EXCERPT
- Opening Delimiter -
The carriage path, a wide smooth gravel trail with white markings, leads visitors from the Spring Street parking area to the summit of Lookout Mountain (elev. 744 ft) and loops around to Case Pond. Visitors often mistake Lookout Mountain for Case Mountain (elev. 735). The summit of Lookout Mountain has benches and a kiosk and gives visitors a great view of Downtown Manchester, Downtown Hartford, and the hills off to the west.

The Shenipsit Trail is a blue-blazed trail running north–south through the area. Starting in East Hampton and going north to Somers, the Shenipsit trail covers over 40 mi, about 5 of those miles are within the Case Mountain area. There are two vistas on this section of trail providing views of Hartford, but not nearly as panoramic as the views from the top of Lookout Mountain.

===Mountain biking===
Mountain biking is a very popular activity at Case Mountain. Case Mountain was voted the Best Ride in Connecticut in Mountain Bike Magazine by readers. Bikers tend to stick to single-track trails, such as the locally famous "Metavomit" trail. The terrain on these trails is rocky with many steep climbs and descents. Rocks, logs, boulders, and man-made ladder-bridges (to make the trails "bikeable") are often intentionally incorporated into these mountain biking trails. Trail-braiding, when short trails are created that go around an obstacle or technical section or short-cut a sharp corner, the result of beginners riding on advanced trails, is not a large problem on mountain-bike trails at Case Mountain, because the "beginner" trails are unblazed and offer trial use for riders of varying skill levels. The Shenipsit Trail is for pedestrian use only. Connecticut Forest & Park Association (CFPA)
- Closing Delimiter -
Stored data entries
- Opening Delimiter -
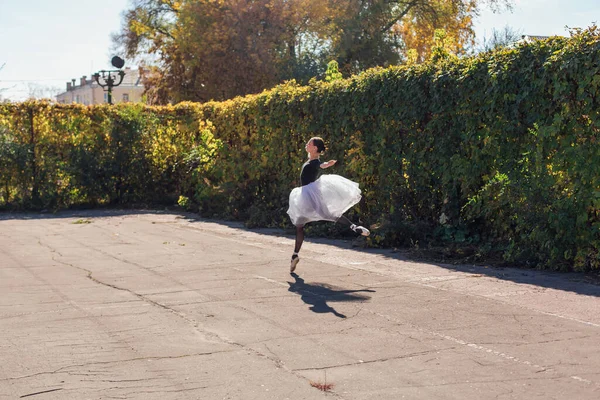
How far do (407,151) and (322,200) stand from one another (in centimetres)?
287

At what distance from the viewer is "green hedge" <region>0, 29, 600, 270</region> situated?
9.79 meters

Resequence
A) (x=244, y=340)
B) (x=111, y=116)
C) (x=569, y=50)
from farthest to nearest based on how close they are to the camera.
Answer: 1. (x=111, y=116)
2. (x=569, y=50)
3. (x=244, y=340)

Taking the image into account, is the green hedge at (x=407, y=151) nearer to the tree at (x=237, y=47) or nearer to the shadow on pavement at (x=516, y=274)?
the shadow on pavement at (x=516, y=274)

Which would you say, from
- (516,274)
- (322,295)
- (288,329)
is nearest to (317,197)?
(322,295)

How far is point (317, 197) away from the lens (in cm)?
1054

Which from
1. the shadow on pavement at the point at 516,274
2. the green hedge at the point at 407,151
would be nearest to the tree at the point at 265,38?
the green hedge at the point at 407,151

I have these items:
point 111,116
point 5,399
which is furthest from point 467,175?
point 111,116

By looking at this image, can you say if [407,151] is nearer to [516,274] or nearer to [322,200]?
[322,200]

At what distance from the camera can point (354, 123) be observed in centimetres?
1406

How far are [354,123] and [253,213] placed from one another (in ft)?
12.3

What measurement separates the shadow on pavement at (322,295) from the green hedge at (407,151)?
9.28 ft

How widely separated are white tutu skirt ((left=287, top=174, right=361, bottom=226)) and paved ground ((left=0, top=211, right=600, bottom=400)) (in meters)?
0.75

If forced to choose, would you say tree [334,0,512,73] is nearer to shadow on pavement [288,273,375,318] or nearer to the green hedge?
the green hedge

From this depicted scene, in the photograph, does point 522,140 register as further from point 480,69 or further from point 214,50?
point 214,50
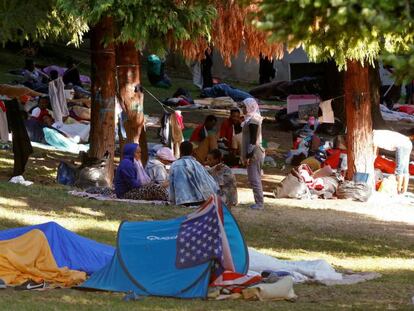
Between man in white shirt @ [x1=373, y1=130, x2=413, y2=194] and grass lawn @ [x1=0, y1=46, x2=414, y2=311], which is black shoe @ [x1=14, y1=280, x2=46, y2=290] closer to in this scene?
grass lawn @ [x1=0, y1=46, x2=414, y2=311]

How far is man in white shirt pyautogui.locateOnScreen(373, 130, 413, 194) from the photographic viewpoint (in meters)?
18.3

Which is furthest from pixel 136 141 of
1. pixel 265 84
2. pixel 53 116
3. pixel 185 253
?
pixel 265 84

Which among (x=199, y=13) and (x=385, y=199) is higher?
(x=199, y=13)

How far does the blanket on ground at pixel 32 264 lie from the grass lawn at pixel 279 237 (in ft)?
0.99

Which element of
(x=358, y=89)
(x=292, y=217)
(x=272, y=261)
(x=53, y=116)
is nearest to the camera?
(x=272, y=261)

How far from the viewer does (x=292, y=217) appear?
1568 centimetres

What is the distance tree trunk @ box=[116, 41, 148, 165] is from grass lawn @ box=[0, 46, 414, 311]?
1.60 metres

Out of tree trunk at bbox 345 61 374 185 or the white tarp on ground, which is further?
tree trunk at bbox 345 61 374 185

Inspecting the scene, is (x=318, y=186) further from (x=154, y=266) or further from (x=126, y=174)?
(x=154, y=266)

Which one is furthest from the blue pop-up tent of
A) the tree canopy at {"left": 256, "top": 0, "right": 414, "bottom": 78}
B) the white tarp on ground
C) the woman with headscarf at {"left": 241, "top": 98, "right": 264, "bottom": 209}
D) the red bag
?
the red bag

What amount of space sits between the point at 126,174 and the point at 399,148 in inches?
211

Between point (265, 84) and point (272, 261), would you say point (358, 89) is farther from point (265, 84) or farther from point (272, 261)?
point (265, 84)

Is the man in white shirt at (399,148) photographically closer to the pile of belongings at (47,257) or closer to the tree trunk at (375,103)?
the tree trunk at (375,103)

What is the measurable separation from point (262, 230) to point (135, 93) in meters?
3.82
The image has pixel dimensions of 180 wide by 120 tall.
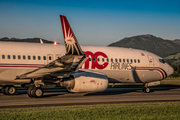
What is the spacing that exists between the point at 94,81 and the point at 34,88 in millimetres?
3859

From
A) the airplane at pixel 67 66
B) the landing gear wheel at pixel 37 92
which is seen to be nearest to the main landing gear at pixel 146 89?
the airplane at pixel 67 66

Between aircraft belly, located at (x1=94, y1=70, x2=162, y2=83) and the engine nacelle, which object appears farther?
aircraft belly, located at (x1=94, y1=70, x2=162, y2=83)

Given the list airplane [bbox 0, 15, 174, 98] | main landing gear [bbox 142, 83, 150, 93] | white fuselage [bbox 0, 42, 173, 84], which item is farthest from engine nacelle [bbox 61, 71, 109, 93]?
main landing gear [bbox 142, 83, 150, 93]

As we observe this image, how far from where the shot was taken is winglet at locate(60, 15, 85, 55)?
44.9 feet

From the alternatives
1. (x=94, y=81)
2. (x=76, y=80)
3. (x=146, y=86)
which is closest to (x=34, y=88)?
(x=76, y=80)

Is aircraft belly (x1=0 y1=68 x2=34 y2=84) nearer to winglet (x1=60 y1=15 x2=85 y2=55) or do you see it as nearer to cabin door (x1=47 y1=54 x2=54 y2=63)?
- Closing Delimiter -
WHAT THIS EXERCISE ASKS
[1] According to the Case Mountain text, about how many miles of the Shenipsit Trail lie within the Case Mountain area?
[2] Pick up the Case Mountain text where it stops and continue it.

ANSWERS BY TASK
[1] About 5 miles.

[2]
==Geology and ecology==
The forest in which the Case Mountain trail system is located is mostly second-growth deciduous forest. The forest floor is littered with boulders and rock gardens deposited from glaciers during the last ice age. Along the Shenipsit Trail one can find clusters of chestnut oak, a very distinguishable tree that grows in rocky mountainous terrain in the Eastern US, and is prominent on ridgetops. In Glastonbury land owned by the Town of Manchester around the Buckingham Reservoir are large white pine trees. The Roaring Brook flows through the area creating marshy habitat just upstream of the reservoir and is a wide, fast moving stream further upstream and downstream. There are several vernal pools around Lookout and Case Mountains. These pools like small ponds in the winter and spring when they fill up with snowmelt. When wet, they teem with life, with frogs, toads, salamanders, fairy shrimp, and fingernail clams inhabiting them. By the summer they have usually dried up and appear to simply be small clearings in the woods. There have been black bear sightings at Case Mountain along with other wildlife typical of southern New England.

==Getting there==
There are four parking areas in Manchester providing access to the trail network. All parking areas have an information kiosk with trail maps.
- Spring Street
- Line Street Trailhead
- Shenipsit Trailhead (Birch Mountain Road)
- Case Pond Trailhead (Birch Mountain Road)
There are also unofficial parking areas in Glastonbury providing access to trails that lead into Manchester.